To explain what is going on technically, Every Type has a "method Table" with pointers to all the methods in that type. (It is NOT the instance of a type that has this table, It is the TYPE itself.) Each Types' method table is structured with all acessible virtual methods first, from object (furthest up the inheritance chain) at the beginning, to the virtual methods declared in the type itself, at the end. Then, after all the virtual methods are represented, all the non-virtual methods are added, again, from any non-virtual methods in object, first, all the way to any non-virtual methods in the Type itself. The table is structured this way so that the offsets for all virtual metods will be identical in all derived classes' method tables, since the compiler may call these methods from variables declared as other types, even from code in other methods declared and implemented in base types of the concrete class.

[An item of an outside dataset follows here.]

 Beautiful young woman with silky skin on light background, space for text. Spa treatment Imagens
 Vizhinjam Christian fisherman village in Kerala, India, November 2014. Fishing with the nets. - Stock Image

When the compiler resolves a virtual method call it goes to the method table for the Type of the object itself, (the concrete type), whereas for a non-virtual call it goes to the method table for declared type of the variable. So if you call a virtual method, even from code in a base type, if the actual concrete type is Type derived from this base type, the compiler goes to the method table for that concrete type.
If you call a non-virtual method, (no matter how far down the inheritance change the actual object's type might be), The compiler access the method table for the variab;es' declared type. This table has nothing in from any derived types furthur down the chain.
This is how I understand it
A is the base class
B inherit A but doesn't override it
C inherit B but does override it
Since you are declaring A but initialize C, it will ignore the override because the base class is A and A never get overridden from B.